Encore ne peut-on mesurer pleinement l’originalité de la doctrine religieuse de Lavater si l’on ne se rend compte du milieu théologique particulier où elle est produite. Autour du jeune pasteur zurichois on doit se représenter ses maîtres, ses condisciples, l’élite des philosophes et des théologiens de son temps, unanimes à lui affirmer que le christianisme ne saurait plus être désormais qu’un ensemble de préceptes moraux, sous le contrôle sévère delà religion naturelle. Mais Lavater, nourri des Évangiles et de l’Imitation, se révolte contre un tel abaissement de l’idéal chrétien. « La religion naturelle, s’écrie-t-il, la théologie naturelle ? Ce sont des choses qui n’ont jamais existé et qui n’existeront jamais ! La question, pour le chrétien, est de savoir ce que lui enseigne l’Écriture Sainte, et non ce que lui enseigne une soi-disant religion naturelle qui n’a rien à lui dire. » L’œuvre des théologiens rationalistes lui apparaît un « escamotage, » une entreprise déloyale pour « dépouiller de ses particularités les plus essentielles le christianisme des apôtres. » Et quant à ne considérer le christianisme que comme une morale, c’est oublier que « la morale est une diète mais que celui qui a faim et soif réclame un aliment et une boisson. » La morale ne régit que les dehors de notre vie : elle n’atteint pas au dedans. Non pas cependant que Lavater admette davantage le dogme luthérien de la rédemption par la foi sans les œuvres. « Pour que la mort du Christ nous fasse participer de sa béatitude, il faut d’abord que la vertu de Christ nous rende aussi vertueux qu’il l’a été lui-même… Et si Jésus a dit que celui qui croirait en lui aurait la vie éternelle, il a dit aussi que croire en lui signifiait avant tout agir comme lui. » Les œuvres et la foi forment un tout unique : personne ne peut se dire chrétien qui prend la liberté de les séparer.
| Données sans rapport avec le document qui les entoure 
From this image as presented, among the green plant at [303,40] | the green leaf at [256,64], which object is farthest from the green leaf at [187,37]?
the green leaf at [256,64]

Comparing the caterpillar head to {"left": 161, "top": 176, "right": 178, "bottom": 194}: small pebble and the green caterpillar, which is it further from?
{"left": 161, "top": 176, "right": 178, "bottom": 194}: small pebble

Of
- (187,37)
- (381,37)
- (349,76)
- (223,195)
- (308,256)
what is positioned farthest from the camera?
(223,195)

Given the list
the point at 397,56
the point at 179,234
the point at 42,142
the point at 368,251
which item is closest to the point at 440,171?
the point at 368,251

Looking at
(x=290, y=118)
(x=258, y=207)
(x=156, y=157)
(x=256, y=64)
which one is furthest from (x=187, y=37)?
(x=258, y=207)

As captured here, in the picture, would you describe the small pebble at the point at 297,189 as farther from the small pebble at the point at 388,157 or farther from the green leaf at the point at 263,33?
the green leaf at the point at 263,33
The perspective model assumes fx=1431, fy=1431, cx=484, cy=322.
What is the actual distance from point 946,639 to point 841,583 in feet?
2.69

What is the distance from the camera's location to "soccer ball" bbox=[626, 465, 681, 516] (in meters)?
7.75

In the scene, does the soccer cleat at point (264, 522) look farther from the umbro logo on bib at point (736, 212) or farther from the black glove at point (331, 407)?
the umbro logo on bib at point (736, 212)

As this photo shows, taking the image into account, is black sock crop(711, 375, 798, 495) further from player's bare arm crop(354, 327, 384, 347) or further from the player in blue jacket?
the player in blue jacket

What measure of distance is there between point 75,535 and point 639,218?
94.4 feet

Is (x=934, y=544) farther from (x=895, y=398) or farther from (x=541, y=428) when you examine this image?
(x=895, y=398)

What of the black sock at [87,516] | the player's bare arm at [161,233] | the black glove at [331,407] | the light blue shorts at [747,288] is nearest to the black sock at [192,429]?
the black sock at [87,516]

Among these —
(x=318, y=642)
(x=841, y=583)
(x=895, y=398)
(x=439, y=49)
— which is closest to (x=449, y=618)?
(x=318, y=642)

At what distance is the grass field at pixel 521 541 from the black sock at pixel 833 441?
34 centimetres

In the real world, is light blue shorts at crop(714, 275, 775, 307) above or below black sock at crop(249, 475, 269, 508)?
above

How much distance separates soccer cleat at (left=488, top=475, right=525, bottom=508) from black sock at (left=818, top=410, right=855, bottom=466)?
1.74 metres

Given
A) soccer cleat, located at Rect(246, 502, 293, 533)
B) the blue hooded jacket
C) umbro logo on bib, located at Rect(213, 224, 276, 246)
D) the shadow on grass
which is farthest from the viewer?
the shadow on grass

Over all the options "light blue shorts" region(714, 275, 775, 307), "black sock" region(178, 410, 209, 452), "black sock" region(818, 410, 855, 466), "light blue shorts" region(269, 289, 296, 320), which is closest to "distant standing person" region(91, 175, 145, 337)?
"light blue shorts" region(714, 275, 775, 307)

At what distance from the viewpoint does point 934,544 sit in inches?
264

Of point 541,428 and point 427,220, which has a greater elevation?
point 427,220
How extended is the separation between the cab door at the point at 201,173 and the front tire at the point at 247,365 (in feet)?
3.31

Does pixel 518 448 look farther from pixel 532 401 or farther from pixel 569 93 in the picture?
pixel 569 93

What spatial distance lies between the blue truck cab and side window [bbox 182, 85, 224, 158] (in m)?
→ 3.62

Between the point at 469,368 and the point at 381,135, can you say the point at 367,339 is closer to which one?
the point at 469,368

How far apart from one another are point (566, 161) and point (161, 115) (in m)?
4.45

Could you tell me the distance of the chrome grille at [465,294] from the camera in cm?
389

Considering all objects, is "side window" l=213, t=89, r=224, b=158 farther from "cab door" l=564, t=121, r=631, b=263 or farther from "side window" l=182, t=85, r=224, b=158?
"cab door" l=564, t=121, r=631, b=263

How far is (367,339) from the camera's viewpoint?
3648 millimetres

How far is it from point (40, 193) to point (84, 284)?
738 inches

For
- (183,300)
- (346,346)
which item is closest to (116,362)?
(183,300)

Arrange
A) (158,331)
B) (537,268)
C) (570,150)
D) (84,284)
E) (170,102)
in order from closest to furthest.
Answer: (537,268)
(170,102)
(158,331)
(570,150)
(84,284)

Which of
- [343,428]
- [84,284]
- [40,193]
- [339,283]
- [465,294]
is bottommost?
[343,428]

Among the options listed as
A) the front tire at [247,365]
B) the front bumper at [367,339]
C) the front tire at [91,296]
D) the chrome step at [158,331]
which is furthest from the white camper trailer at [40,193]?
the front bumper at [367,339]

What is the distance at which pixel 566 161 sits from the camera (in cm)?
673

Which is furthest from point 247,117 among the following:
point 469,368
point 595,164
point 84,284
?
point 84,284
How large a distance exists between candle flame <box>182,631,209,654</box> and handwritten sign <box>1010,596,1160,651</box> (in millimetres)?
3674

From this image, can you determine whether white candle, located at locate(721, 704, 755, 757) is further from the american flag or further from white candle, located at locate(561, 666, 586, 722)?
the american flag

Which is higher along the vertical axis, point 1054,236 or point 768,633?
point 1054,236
Et ni les œuvres ni la foi, d’après Lavater, ne sauraient se fonder seulement sur la raison humaine. La raison n’est en nous qu’une fonction relative et bornée, comme nos autres fonctions : réduite à ses propres forces, elle ne saurait prétendre à nous révéler aucune vérité. Pour devenir efficace, pour nous offrir la connaissance et la direction que nous attendons d’elle, elle doit se compléter par la révélation.